Mayor-elect Hales to grocers: ‘No one wins in a race to the bottom’


Portland mayor-elect Charlie Hales offers solidarity with members of Local 555 who have been bargaining for a new contract since February 2011. Joining him at the podium were members of Oregon’s faith and labor communities.

Portland mayor-elect Charlie Hales and leaders of Oregon’s faith and labor communities stood in solidarity with United Food and Commercial Workers (UFCW) Local 555 at a Dec. 10 press conference called by the union.

At issue was unfinished negotiations between Local 555 and grocery giants Safeway, Albertsons, Fred Meyer (Kroger), and QFC on a new contract for some 14,000 grocery, meat, and central checkout workers in Oregon and Southwest Washington.

The employers are represented at the table by Allied Employers Inc.

The press conference was held at noon — an hour before a scheduled round of bargaining at the airport Holiday Inn.

“My message to these employers is as heartfelt for their success as it is for yours, and it’s just this simple — no one wins in a race to the bottom,” Hales told the crowd of about 150.

Hales said it is everyone’s job to stand up and fight so that hard-working people can realize and live the American dream. “That’s why we’re here today in solidarity with UFCW.”

After 22 months of bargaining, union officials say grocers haven’t budged from their demands to increase out-of-pocket expenses for employee health insurance. Union officials said grocers have proposed increasing the minimum waiting time to receive full health care coverage from 43 months to a minimum of 78 months, while doubling the out-of-pocket annual maximum for family coverage to $12,000. Employers recently withdrew a proposal to eliminate the five-day work week. They wanted the ability to schedule workers seven days a week without any days off or having to pay overtime.

“Grocery industry jobs were once family-wage jobs.
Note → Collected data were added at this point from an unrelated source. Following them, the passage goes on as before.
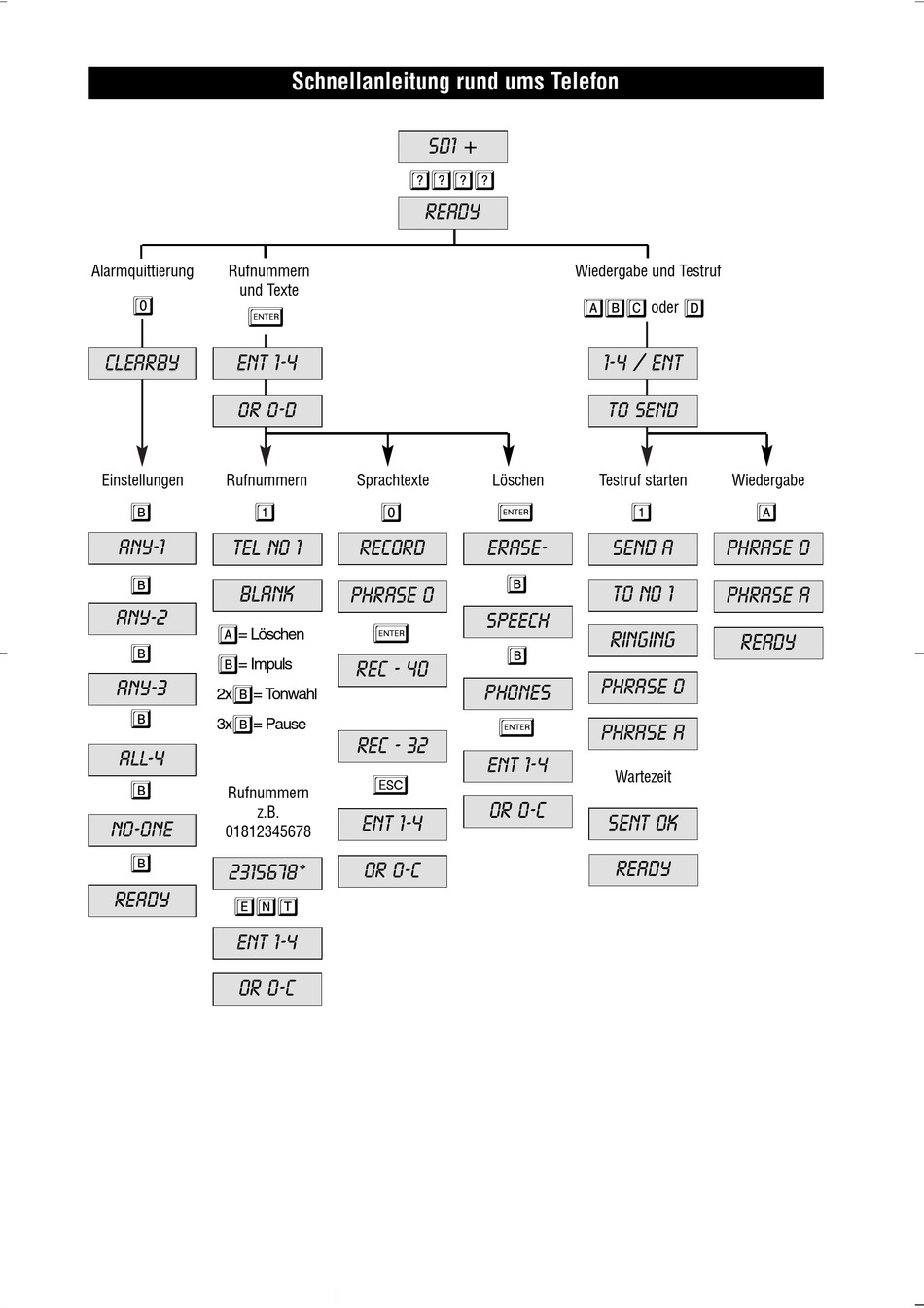 Schnellanleitung rund ums Telefon

SD1 +

? ? ? ?

READY

Alarmquittierung

0

CLEARBY

Einstellungen

B

ANY-1

B

ANY-2

B

ANY-3

B

ALL-4

B

NO-ONE

B

READY

Rufnummern und Texte

ENTER

ENT 1-4

OR 0-D

Rufnummern

1

TEL NO 1

BLANK

A = Löschen

B = Impuls

2x B = Tonwahl

3x B = Pause

Rufnummern z.B. 01812345678

2315678*

E N T

ENT 1-4

OR 0-C

Sprachtexte

0

RECORD

PHRASE 0

ENTER

REC - 40

REC - 32

ESC

ENT 1-4

OR 0-C

Löschen

ENTER

ERASE-

B

SPEECH

B

PHONES

ENTER

ENT 1-4

OR 0-C

Wiedergabe und Testruf

A B C oder D

1-4 / ENT

TO SEND

Testruf starten

1

SEND A

TO NO 1

RINGING

PHRASE 0

PHRASE A

Wartezeit

SENT OK

READY

Wiedergabe

A

PHRASE 0

PHRASE A

READY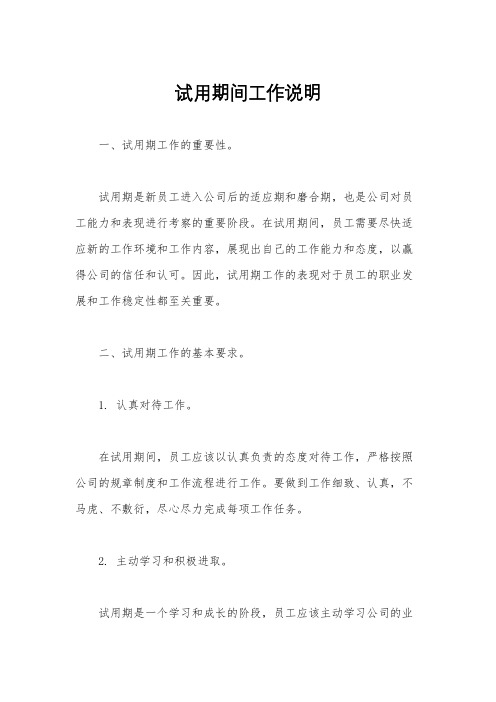 试用期间工作说明

一、试用期工作的重要性。

试用期是新员工进入公司后的适应期和磨合期，也是公司对员工能力和表现进行考察的重要阶段。在试用期间，员工需要尽快适应新的工作环境和工作内容，展现出自己的工作能力和态度，以赢得公司的信任和认可。因此，试用期工作的表现对于员工的职业发展和工作稳定性都至关重要。

二、试用期工作的基本要求。

1. 认真对待工作。

在试用期间，员工应该以认真负责的态度对待工作，严格按照公司的规章制度和工作流程进行工作。要做到工作细致、认真，不马虎、不敷衍，尽心尽力完成每项工作任务。

2. 主动学习和积极进取。

试用期是一个学习和成长的阶段，员工应该主动学习公司的业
In recent decades the corporate trend of moving more workers to part-time status, cutting benefits, and stagnating wages, have moved many workers from the middle class to the ranks of the working poor,” said Local 555 President Day Clay. “We hope today marks the beginning of rebuilding dignity and restoring respect to the grocery industry.”

Several union members at the press conference said they know co-workers who rely on food stamps, food banks, and other public assistance to survive.
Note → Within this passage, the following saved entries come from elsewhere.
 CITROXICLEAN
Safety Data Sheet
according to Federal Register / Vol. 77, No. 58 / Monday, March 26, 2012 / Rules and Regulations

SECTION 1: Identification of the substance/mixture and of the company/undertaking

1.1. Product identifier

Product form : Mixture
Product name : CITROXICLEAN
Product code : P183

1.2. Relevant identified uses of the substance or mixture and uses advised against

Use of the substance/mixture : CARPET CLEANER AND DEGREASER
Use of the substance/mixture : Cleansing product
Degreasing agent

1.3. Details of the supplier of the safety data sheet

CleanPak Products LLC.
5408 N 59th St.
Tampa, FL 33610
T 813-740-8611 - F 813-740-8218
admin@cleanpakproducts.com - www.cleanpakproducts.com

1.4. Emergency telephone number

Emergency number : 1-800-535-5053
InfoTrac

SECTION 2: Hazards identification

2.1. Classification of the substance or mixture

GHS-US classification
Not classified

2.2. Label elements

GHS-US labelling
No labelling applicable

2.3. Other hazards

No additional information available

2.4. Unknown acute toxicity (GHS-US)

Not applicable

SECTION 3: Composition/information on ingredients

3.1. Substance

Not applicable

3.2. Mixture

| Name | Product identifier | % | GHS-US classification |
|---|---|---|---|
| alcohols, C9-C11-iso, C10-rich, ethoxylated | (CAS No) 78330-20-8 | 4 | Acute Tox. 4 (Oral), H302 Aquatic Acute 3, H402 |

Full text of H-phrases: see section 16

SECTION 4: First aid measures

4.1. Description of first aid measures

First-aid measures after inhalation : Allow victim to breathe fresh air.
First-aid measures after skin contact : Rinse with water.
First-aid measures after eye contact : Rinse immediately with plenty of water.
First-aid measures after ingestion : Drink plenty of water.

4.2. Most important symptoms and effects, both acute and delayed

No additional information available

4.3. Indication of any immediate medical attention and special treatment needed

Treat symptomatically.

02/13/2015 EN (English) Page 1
Local 555 member Jeff White of Klamath Falls said half the union’s bargaining unit today works part time, with many qualifying for government assistance.

“The respect we’re asking for is that we have enough hours and pay to support our families,” White said. “Respect us enough so that we can be a viable part of our community; so that we can be an asset, not a liability.”
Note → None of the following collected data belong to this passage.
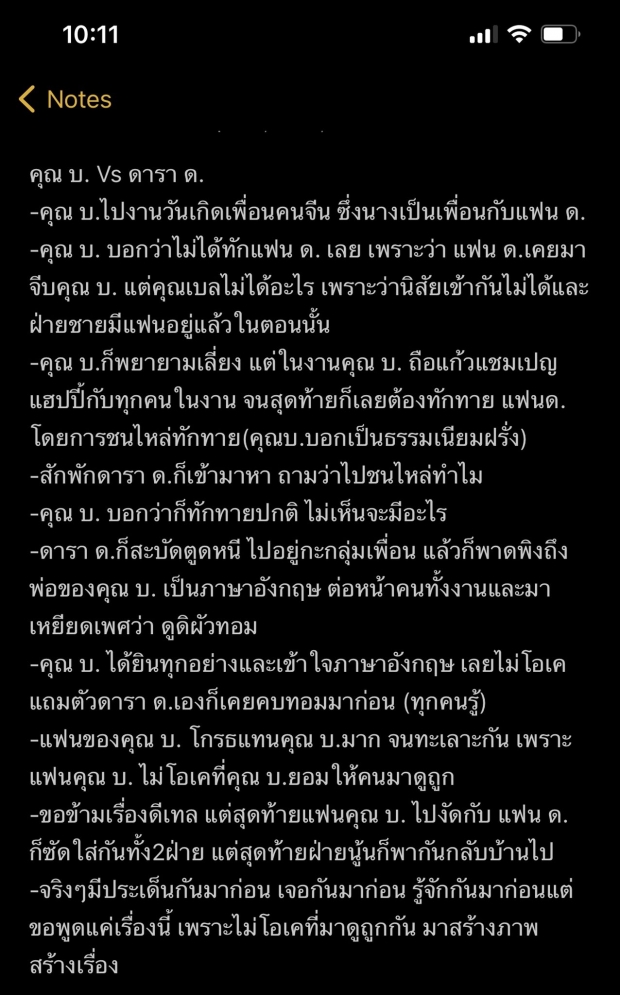 10:11

Notes

คุณ บ. Vs ดารา ด.
-คุณ บ.ไปงานวันเกิดเพื่อนคนจีน ซึ่งนางเป็นเพื่อนกับแฟน ด.
-คุณ บ. บอกว่าไม่ได้ทักแฟน ด. เลย เพราะว่า แฟน ด.เคยมาจีบคุณ บ. แต่คุณเบลไม่ได้อะไร เพราะว่านิสัยเข้ากันไม่ได้และฝ่ายชายมีแฟนอยู่แล้วในตอนนั้น
-คุณ บ.ก็พยายามเลี่ยง แต่ในงานคุณ บ. ถือแก้วแชมเปญแฮปปี้กับทุกคนในงาน จนสุดท้ายก็เลยต้องทักทาย แฟนด. โดยการชนไหล่ทักทาย(คุณบ.บอกเป็นธรรมเนียมฝรั่ง)
-สักพักดารา ด.ก็เข้ามาหา ถามว่าไปชนไหล่ทำไม
-คุณ บ. บอกว่าก็ทักทายปกติ ไม่เห็นจะมีอะไร
-ดารา ด.ก็สะบัดตูดหนี ไปอยู่กะกลุ่มเพื่อน แล้วก็พาดพิงถึงพ่อของคุณ บ. เป็นภาษาอังกฤษ ต่อหน้าคนทั้งงานและมาเหยียดเพศว่า ดูดิผัวทอม
-คุณ บ. ได้ยินทุกอย่างและเข้าใจภาษาอังกฤษ เลยไม่โอเค แถมตัวดารา ด.เองก็เคยคบทอมมาก่อน (ทุกคนรู้)
-แฟนของคุณ บ. โกรธแทนคุณ บ.มาก จนทะเลาะกัน เพราะแฟนคุณ บ. ไม่โอเคที่คุณ บ.ยอมให้คนมาดูถูก
-ขอข้ามเรื่องดีเทล แต่สุดท้ายแฟนคุณ บ. ไปงัดกับ แฟน ด. ก็ซัดใส่กันทั้ง2ฝ่าย แต่สุดท้ายฝ่ายนู้นก็พากันกลับบ้านไป
-จริงๆมีประเด็นกันมาก่อน เจอกันมาก่อน รู้จักกันมาก่อนแต่ขอพูดแค่เรื่องนี้ เพราะไม่โอเคที่มาดูถูกกัน มาสร้างภาพสร้างเรื่อง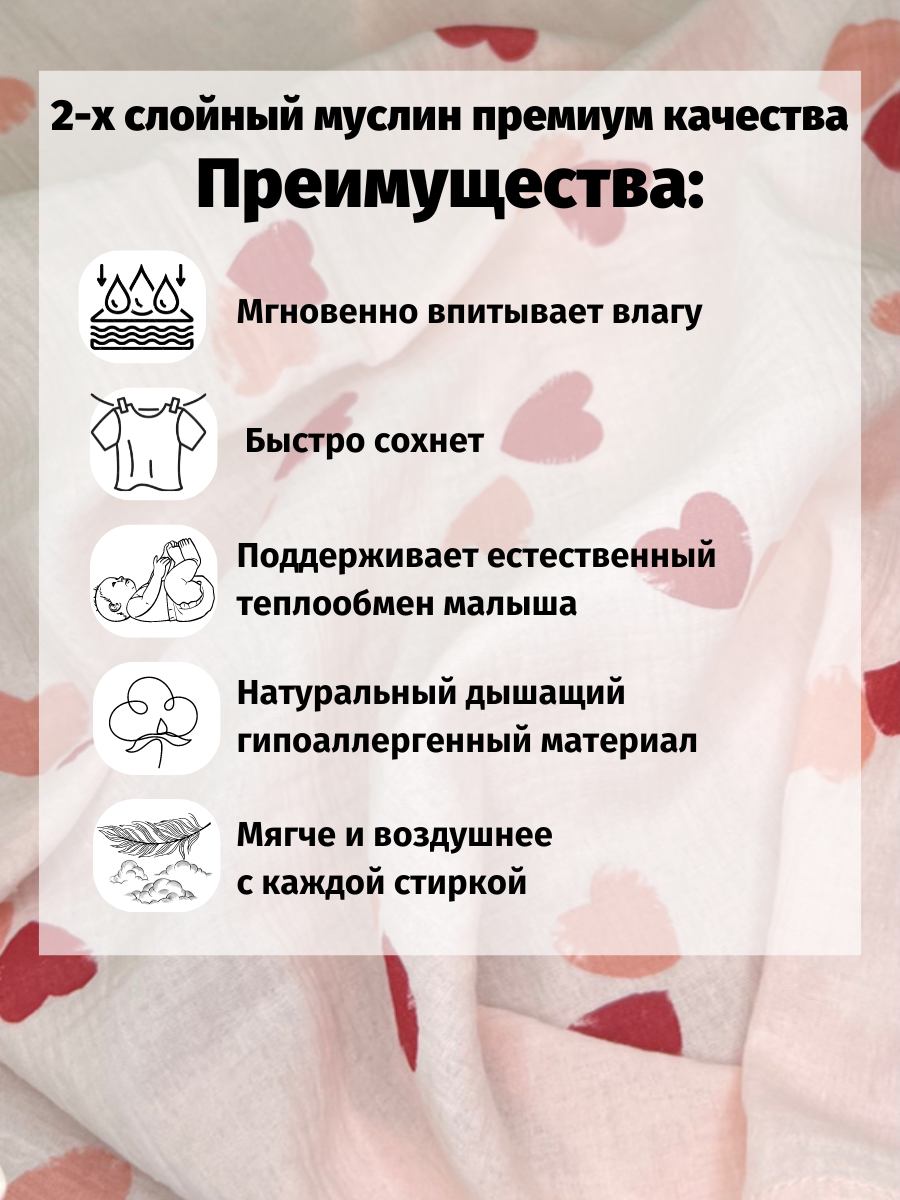 2-х слойный муслин премиум качества

Преимущества:

Мгновенно впитывает влагу

Быстро сохнет

Поддерживает естественный теплообмен малыша

Натуральный дышащий гипоаллергенный материал

Мягче и воздушнее с каждой стиркой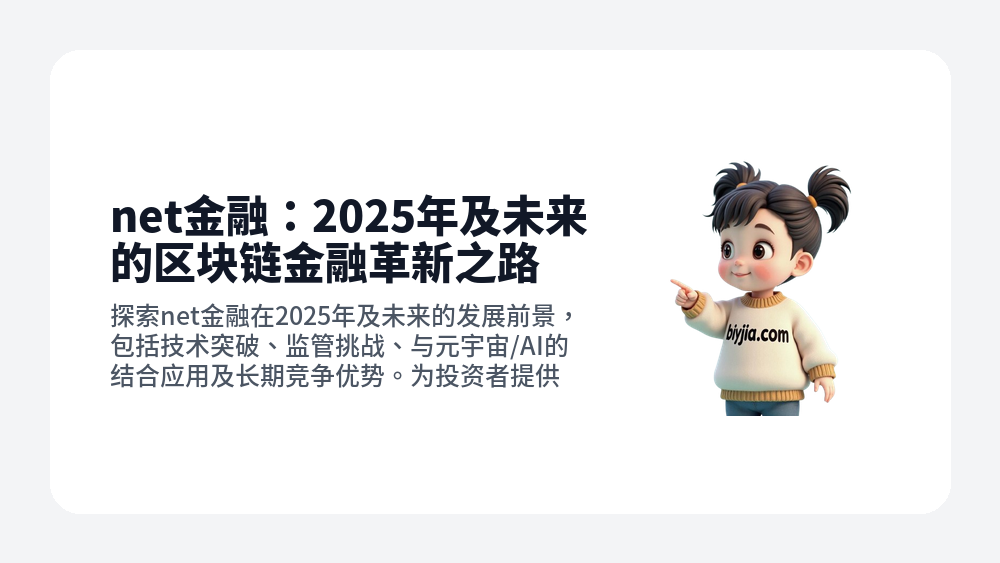 net金融：2025年及未来的区块链金融革新之路

探索net金融在2025年及未来的发展前景，包括技术突破、监管挑战、与元宇宙/AI的结合应用及长期竞争优势。为投资者提供

biyjia.com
Local 555 member Nick Dust of Vancouver, Washington, called on his colleagues to stand together and fight for more reliable hours and liveable wages. “Only by standing together can we ensure that no employee has to choose between putting food on the table or getting health care,” he said.

Clay said the unionized grocery industry is seeking to follow the Walmart business model, which winds up costing taxpayers as more and more workers apply for public subsidies.

“We’re not going to let these corporations dump the costs of their business model on our communities,” Clay said. “We are no longer going to let that happen in the dark. We are going to shine a light on them.”

Hales, who will take office as mayor of Portland on Jan. 1, called on employers to do the right thing.

“In Portland, I think we have a tradition, which I hope that we see during this negotiation on all sides — of doing the right thing for the right reasons, and taking care of everyone. And that’s what these employers, in my opinion, have an obligation to do.”

Grocery workers receive food boxes put together by union members at various stores throughout the state. Half of the union’s bargaining unit works part time, and many qualify for government assistance.

At the press conference, more than 150 food boxes, put together by the union and members from various stores, were waiting to be picked up or delivered to members in need.

“These food boxes you see here today, it’s not a stunt. It’s a reality, and it’s a reality that has to end,” Clay said.

Mike Marshall, director of collective bargaining for Local 555, said that while the employers moved some on language issues during talks Dec. 10-12, they made no movement in economics, including employee health benefits. The next round of bargaining is set for Jan. 14-15.

This is the first time in Local 555’s history that contracts from each geographic region within its jurisdiction  — from Klamath Falls, Oregon, to Longview, Washington — are being bargained simultaneously. It’s known as Unity Bargaining, and it brings together about 60 union members from each of the regions sitting at the same bargaining table.